“We no go ‘gree o, we no go ‘gree, Chevron people we no go ‘gree!” (We do not agree, we never agreed, Chevron, we are never going to agree!)  This chant reverberated across Chevron’s Escravos oil terminal for ten days in July 2002. To the surprise of oil companies and state officials, some 600 Itsekiri women had staged an anti-oil occupation of the extraction site, during which they exposed their bare bodies in order to shame male officials with the “curse of nakedness.”  They made rights claims against Chevron and the government alleging illegal appropriation of property, broken economic development contracts, and environmental damage caused by oil spills and gas flares, but focused their demands on attaining local jobs for their male family members.

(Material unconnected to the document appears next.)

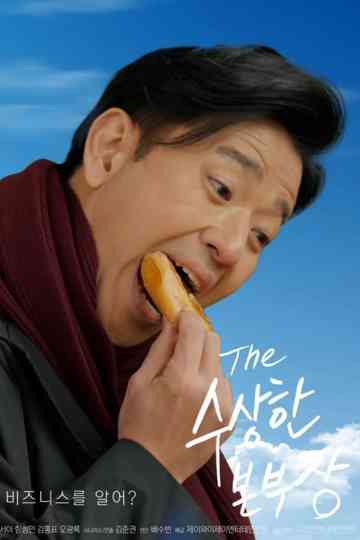 Suspicious Chief Poster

Female Demonstrators at Escravos

The Escravos takeover was my original case study when I decided to write my dissertation on resistance to oil. After several months in the field I surprised to find that aside from human rights activists in the region, no one had even heard of this event.  In a meeting with an American Shell manager who was bunkered inside Escravos during the takeover, he remarked that all the women did was occupy the company kitchen and then left when the food ran out.  He amusedly referred to it as his impromptu week off from work. He said the women were quick to leave as soon as the company promised a few token jobs to local men and that their demonstration had no lasting impact whatsoever.  How could so many women mobilize so powerfully, only for their actions to wane in such a short time?

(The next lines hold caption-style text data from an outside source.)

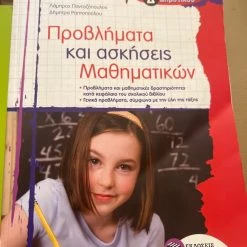 Vendora Βιβλία βοηθήματα -Vendora Shop a17f2e9d754632aa7a9fd965e32e78af8a72709b xl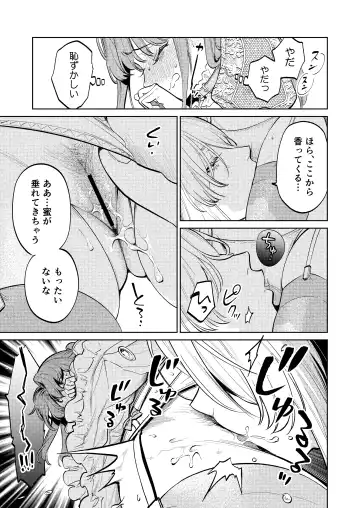 [Uruh Aqua] MY SWEET BUNNY CAGE Fhentai - Page 6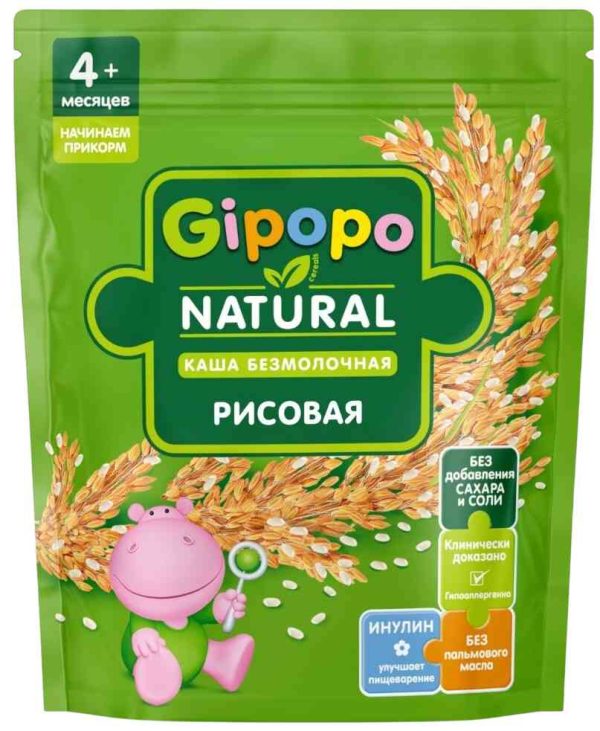 Каша рисовая безмолочная Gipopo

However, this occupation immediately inspired at least 12 additional takeovers, involving over 1000 women at six different sites. A year later, unarmed peasant women of various ages took possession of the Amukpe flow station by commandeering vehicles and changing the facility’s locks, and in another episode Ijaw women paddled canoes to takeover offshore oil platforms (Ikelegbe, 2005). Female vendors responded to the call for anti-oil action by closing their market stalls and cutting off urban food supplies near extraction sites (Turner & Brownhill, 2004).   In all, women staged at least a dozen peaceful demonstrations between July 2002 and September 2003 across Delta State. By the end of that period, some male workers had joined in the occupations with their own labor stoppages, women forced out unionized workers who had refused to strike, and formerly disparate grassroots human rights organizations had come together in solidarity to support the demonstrations. So although the Escravos incident may not have been “successful,” political mobilization is collection of subversive actions that in the long-term may be more meaningful than any single protest, either in altering popular consciousness or enacting reform.